THE TASK:
Search the records for the string "Eudorcas", then copy each line where it appears.

ENTRIES SUPPLIED:
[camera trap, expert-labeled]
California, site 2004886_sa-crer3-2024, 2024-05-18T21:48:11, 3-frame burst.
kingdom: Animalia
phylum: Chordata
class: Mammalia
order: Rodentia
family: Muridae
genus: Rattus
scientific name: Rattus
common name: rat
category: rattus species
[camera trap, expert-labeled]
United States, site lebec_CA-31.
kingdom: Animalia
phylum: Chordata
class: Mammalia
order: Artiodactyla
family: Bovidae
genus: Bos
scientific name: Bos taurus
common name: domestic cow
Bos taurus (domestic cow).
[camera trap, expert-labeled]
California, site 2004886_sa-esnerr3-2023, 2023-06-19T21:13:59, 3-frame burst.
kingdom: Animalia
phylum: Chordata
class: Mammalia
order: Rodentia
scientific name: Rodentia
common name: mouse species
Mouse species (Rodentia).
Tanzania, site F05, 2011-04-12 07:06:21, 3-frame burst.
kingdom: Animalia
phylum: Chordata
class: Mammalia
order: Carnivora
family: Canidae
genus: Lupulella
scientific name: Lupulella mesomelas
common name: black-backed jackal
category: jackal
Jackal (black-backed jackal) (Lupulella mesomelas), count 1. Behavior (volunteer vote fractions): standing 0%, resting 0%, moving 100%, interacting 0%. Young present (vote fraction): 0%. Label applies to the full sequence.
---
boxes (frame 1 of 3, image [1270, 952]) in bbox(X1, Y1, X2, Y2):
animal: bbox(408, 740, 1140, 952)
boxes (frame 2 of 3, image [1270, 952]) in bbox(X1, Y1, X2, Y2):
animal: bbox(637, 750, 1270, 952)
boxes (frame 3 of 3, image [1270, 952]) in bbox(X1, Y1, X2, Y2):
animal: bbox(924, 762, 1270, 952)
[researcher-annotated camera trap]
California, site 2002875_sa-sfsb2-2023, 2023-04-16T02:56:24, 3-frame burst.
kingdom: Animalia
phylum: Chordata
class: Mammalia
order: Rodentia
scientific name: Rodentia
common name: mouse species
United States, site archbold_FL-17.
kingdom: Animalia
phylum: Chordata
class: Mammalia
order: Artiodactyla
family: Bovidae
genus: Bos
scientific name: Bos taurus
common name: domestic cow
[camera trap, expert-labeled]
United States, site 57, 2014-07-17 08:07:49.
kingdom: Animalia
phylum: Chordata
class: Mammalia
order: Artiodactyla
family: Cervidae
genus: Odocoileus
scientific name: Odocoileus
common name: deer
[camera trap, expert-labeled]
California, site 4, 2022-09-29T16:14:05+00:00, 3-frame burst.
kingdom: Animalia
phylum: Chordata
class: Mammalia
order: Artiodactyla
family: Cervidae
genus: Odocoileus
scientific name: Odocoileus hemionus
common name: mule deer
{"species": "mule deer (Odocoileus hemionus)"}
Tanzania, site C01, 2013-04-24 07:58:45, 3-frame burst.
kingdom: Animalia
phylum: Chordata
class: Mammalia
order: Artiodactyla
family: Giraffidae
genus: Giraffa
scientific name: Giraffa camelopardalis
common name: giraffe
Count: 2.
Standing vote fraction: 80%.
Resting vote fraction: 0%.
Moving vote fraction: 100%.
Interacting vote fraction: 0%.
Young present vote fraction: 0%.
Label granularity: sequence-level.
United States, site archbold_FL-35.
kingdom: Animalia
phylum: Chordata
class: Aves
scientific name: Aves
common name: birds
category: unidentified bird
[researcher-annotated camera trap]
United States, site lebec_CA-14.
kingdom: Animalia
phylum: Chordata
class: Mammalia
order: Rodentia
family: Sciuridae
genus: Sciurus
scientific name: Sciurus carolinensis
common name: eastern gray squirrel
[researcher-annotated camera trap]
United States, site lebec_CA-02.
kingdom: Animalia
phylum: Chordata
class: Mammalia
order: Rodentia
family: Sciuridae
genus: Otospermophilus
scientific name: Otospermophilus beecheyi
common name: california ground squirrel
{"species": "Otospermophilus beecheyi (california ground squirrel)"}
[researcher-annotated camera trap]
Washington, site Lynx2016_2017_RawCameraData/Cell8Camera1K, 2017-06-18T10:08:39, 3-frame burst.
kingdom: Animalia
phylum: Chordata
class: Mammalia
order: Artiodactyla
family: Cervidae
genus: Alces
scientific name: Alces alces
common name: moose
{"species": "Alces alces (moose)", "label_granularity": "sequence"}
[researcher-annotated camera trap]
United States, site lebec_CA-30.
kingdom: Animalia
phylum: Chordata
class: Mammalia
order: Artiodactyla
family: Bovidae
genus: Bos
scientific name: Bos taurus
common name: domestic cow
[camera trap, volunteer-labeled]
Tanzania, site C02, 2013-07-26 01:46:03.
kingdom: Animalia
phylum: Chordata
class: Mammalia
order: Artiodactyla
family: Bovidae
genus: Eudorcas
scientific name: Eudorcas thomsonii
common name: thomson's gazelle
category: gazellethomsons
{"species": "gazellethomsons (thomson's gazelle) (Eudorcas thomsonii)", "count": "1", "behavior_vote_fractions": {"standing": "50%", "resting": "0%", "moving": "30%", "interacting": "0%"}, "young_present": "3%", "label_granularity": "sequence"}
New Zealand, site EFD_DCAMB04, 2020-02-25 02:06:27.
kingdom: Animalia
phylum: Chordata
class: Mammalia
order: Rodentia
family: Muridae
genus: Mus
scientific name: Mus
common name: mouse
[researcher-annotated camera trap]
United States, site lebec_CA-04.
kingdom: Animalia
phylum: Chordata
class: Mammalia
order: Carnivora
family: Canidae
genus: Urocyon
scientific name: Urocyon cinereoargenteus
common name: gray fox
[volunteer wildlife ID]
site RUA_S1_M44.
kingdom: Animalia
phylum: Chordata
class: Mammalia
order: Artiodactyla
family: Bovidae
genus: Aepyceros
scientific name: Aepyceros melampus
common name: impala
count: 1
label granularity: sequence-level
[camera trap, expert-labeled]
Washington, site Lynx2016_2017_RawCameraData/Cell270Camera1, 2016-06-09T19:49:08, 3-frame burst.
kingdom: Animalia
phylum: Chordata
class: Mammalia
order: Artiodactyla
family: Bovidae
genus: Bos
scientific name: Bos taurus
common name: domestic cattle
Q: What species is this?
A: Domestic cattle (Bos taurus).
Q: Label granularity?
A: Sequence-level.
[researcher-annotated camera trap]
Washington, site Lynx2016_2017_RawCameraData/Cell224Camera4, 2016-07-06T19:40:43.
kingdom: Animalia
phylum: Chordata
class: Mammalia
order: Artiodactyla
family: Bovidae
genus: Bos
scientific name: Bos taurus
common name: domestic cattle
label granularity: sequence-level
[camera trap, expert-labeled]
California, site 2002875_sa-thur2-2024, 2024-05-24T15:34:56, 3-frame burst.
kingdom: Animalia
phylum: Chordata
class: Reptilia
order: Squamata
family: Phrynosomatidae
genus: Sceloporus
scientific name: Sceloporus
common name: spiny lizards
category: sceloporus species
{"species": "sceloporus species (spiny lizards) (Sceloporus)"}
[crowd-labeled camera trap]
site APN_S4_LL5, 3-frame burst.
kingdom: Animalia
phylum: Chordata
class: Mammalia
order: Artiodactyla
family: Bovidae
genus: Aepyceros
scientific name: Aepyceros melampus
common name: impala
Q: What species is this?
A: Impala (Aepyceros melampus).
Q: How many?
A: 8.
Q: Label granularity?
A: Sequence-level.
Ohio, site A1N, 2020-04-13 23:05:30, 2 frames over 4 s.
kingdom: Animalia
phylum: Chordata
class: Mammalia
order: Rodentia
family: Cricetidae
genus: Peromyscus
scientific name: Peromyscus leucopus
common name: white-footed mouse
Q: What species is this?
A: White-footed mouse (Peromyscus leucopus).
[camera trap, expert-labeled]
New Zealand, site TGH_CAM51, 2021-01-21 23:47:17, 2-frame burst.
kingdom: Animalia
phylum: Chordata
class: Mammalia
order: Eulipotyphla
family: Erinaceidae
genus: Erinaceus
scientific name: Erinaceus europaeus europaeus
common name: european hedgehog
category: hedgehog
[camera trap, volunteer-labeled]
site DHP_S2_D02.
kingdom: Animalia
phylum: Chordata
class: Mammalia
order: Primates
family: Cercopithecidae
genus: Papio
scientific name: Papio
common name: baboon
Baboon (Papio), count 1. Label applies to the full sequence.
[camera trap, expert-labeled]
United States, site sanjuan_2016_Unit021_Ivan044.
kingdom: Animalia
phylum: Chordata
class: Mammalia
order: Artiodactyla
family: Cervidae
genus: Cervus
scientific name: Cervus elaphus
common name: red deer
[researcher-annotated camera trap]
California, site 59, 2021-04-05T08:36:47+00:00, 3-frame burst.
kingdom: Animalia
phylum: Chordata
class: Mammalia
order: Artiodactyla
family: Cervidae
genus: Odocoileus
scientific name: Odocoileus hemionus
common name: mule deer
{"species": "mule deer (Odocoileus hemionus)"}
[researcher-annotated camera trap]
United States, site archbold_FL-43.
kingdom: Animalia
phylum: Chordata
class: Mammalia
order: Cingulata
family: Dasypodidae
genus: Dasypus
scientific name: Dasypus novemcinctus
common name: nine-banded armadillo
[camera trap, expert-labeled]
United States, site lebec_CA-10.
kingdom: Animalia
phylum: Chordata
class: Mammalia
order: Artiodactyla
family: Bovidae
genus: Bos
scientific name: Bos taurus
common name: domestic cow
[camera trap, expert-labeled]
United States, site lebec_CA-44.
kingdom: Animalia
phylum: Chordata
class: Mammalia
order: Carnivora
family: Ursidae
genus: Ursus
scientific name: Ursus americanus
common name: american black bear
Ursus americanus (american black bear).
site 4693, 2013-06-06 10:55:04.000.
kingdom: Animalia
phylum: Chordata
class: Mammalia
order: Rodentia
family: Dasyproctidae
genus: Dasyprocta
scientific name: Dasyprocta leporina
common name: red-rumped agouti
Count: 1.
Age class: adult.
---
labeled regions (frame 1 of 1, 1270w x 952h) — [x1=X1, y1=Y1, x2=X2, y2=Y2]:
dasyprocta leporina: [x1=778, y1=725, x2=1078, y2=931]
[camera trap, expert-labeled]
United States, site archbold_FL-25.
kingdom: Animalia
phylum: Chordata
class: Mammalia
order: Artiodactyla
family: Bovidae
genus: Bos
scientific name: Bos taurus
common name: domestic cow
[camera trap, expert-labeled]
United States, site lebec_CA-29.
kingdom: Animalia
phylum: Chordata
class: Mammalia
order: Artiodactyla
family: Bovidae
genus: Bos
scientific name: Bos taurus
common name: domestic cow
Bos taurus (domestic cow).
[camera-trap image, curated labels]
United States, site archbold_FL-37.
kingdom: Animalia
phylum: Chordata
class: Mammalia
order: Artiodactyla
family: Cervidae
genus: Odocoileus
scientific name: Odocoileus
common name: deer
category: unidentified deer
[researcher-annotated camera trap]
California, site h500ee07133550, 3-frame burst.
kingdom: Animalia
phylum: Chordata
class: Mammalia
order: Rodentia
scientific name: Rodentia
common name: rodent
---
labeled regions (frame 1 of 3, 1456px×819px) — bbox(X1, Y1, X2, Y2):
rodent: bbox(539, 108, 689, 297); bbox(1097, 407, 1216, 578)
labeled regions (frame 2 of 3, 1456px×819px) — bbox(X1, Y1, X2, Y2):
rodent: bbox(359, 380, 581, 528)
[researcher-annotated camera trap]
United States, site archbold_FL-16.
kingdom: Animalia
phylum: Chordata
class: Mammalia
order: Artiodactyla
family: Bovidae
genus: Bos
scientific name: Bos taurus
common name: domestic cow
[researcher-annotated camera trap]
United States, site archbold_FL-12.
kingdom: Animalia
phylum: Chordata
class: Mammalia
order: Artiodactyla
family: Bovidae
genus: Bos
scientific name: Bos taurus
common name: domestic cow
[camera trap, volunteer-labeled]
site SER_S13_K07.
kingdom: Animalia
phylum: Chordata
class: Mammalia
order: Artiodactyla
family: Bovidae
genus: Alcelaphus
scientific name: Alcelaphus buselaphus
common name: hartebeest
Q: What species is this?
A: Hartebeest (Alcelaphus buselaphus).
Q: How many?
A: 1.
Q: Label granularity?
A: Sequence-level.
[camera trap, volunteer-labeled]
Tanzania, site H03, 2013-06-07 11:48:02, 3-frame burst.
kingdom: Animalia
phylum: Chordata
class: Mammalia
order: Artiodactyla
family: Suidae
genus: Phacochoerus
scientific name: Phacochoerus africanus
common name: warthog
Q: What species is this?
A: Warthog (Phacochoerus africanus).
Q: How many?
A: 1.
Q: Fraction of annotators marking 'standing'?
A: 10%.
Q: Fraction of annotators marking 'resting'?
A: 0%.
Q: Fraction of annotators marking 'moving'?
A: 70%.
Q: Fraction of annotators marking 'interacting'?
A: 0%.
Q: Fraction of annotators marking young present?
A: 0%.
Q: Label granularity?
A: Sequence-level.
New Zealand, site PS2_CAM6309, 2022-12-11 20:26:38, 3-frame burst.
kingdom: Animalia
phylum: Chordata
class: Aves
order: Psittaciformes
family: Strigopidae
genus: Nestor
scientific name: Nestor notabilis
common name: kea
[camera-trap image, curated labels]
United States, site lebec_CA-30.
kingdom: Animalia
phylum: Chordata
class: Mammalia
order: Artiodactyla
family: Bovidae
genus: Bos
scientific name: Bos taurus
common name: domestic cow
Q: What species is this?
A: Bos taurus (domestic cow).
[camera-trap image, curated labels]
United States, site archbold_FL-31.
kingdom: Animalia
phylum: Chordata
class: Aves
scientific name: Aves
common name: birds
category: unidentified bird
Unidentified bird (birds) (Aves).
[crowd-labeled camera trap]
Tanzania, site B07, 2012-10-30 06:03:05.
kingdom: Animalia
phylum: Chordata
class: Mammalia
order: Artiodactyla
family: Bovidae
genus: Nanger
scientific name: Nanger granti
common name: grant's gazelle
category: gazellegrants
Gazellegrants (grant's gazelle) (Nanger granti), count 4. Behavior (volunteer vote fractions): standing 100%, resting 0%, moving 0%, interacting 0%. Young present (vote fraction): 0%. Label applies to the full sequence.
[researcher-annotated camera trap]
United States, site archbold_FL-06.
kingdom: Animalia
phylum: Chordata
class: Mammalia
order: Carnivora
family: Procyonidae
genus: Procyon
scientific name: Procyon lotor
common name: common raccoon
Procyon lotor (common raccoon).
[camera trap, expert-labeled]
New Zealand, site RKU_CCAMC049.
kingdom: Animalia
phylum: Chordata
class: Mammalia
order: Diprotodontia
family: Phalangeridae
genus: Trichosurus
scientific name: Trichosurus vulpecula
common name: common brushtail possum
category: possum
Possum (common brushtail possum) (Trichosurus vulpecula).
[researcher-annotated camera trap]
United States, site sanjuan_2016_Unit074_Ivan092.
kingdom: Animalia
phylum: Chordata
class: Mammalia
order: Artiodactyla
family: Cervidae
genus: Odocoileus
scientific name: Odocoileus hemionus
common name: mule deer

FINISHED EXERCISE:
genus: Eudorcas
scientific name: Eudorcas thomsonii
{"species": "gazellethomsons (thomson's gazelle) (Eudorcas thomsonii)", "count": "1", "behavior_vote_fractions": {"standing": "50%", "resting": "0%", "moving": "30%", "interacting": "0%"}, "young_present": "3%", "label_granularity": "sequence"}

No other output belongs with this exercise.